[Alıntı Metin]
Osman Sert: Kılıçdaroğlu’nun kendisiyle yol yürüyen birçok kişiyi hayal kırıklığına uğratan pazarlıkları…
Karar gazetesinden Osman Sert de “İyi ki olmamış!” başlıklı yazısında röportajdaki sözlere ve Kılıçdaroğlu’nun cevaplarına değinerek, şu ifadelere yer verdi:
“Bugün bu defteri tekrar açmamızın sebebi iki gazetecinin işini yapması. İşini yapması derken her gazetecinin aslında yaptığı için ilave bir tebrike ihtiyaç duymadığı soru sorma faaliyeti. Basın zaten normal süreçlerde siyasilerin açıklamak istemeyecekleri ya da durup dururken ifade etmeyecekleri gerçekleri ortaya çıkarmak, gündeme getirmek için var.
Birincisi şu sıralar t24 sitesinde yazan Cansu Çamlıbel’in Zafer Partisi Genel Başkanı Ümit Özdağ ile yaptığı mülakat. Cansu’nun yaptığı mülakatlara nasıl hazırlandığını, konuştuğu kişilerle eski hukuku olsa bile mesafesini nasıl korumaya çalıştığını, mülakat sonrasında da işine nasıl titizlendiğini birinci elden biliyorum.

[Yazılı Problem 1]
Osman Sert'in yazısını aktaran alıntı metne göre şu ifadeler doğru mu? Her birine evet ya da hayır deyin ve kararı veren sözleri metinden aynen aktarın: (a) Osman Sert'in yazısı Karar gazetesinde yayımlandı. (b) Cansu Çamlıbel mülakatı CHP Genel Başkanı ile yaptı. (c) Yazıya göre basın, siyasilerin açıklamak istemeyecekleri gerçekleri ortaya çıkarmak için vardır.
[Yazılı Problem 2]
Osman Sert'in yazısını aktaran alıntı metni son cümleden sonrasıyla sürdürün.

[Sağlanan Veriler]
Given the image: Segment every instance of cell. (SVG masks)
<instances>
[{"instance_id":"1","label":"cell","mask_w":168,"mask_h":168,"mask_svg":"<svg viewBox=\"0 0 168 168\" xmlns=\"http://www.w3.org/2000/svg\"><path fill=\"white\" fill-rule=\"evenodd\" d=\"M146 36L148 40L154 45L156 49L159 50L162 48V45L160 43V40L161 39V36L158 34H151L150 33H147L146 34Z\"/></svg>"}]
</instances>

[Yanıt 1]
(a) Evet: “Karar gazetesinden Osman Sert de “İyi ki olmamış!” başlıklı yazısında”
(b) Hayır: “Zafer Partisi Genel Başkanı Ümit Özdağ ile yaptığı mülakat”
(c) Evet: “Basın zaten normal süreçlerde siyasilerin açıklamak istemeyecekleri ya da durup dururken ifade etmeyecekleri gerçekleri ortaya çıkarmak, gündeme getirmek için var.”

[Yanıt 2]
Mülakatta herkesin varlığını tahmin ettiği bir detayı böylece öğrenmiş olduk. Özdağ Kılıçdaroğlu ile “yazılı mutabakatımız var. Biz İçişleri Bakanlığı dahil üç bakanlık ve Millî İstihbarat Teşkilâtı konusunda Kemal Bey’le mutabık kaldık.” diyerek önemli bir bilgi verdi. Israrlı sorularda da Özdağ dediğinin arkasında durdu.
“- Peki siz hangi görevde olacaktınız?
Ben İçişleri Bakanı olacaktım.””
“Kılıçdaroğlu’nun açıklamalarıyla yaşananlardan sonra ‘biz demiştik’ üstenciliği ile haklı çıkmanın hazzını yaşayan iktidar sözcülerine de belki iki satır ile değinmek gerek” diyen Sert, yazısında şunların da altını çizdi: “Bundan 20 sene önce Erdoğan aday olduğunda o ve AK Parti çizgisine ‘takiyyeci, otokrat ya da şeriatçı’ suçlamaları ile yüklenen, sadece eşi başörtülü diye Abdullah Gül’ün adaylığına karşı çıkanlar son 5 yılda yaşananlar yüzünden haklı çıkmadılar.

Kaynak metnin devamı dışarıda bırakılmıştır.